Yep, RAID is definitely a life saver. What I hadn’t thought about until I started working with the storage guys is, what’s the probability of 2 hard drives in a RAID-5 array going down before the hot spare kicks in? I don’t know what BGL’s storage is (I worked on the storage for its predecessors and had some hand in testing for BGL before I moved on–I believe that the supercomputer I worked on is now essentially BGL’s disk controller), but I know that we were working on file systems that were on the order of 80TB, and I think that the drives that made up the array were 36GB SCSI drives. Add to that the fact that the arrays were some weirdo tiered combination of RAID-5 and RAID-0, and you have a lot of disks per partition. There was a steady stream of crates of drives moving in and out of the machine room.
Oh, and the blinkenlights. So beautiful.
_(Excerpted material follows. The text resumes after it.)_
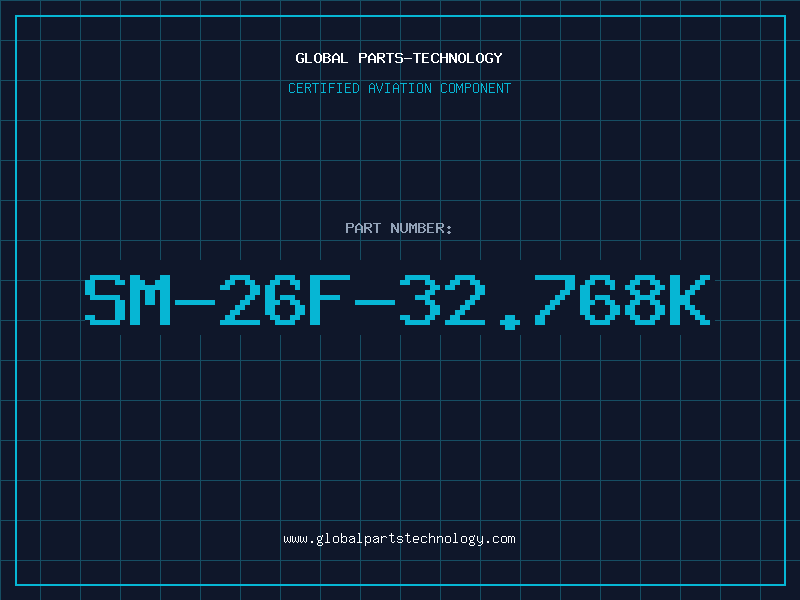 Aviation Part SM-26F-32.768K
Don’t stare for too long or your you might die.
I visited the high-performance computing facility at Oklahoma U. last year, and our host there talked about how visiting VIPs were always more interested in the less-important parts of the machine room, like disk arrays, rather than the banks of processors, which is where all the stuff really happens. The reason is simple: each drive has a status light, while a rack of processors is generally just a black cabinet.
He did some research, and found that there are companies that sell panels of blinkenlights that fit a standard rack and can thus make your machine room more attractive to People With Money.
Also, years ago, I spoke to someone working at some big center out west. They were visited by some Hollywood folks who were going to make a movie involving computers, and wanted to see what a real data center looks like. He was a bit disappointed that they showed no interest in taking pictures of the Connection Machine 2 that he had. When he asked why, they said that movie audiences were more sophisticated than they used to be, and knew that computers don’t have huge numbers of blinky lights, so even though it was a real machine, it wouldn’t look realistic.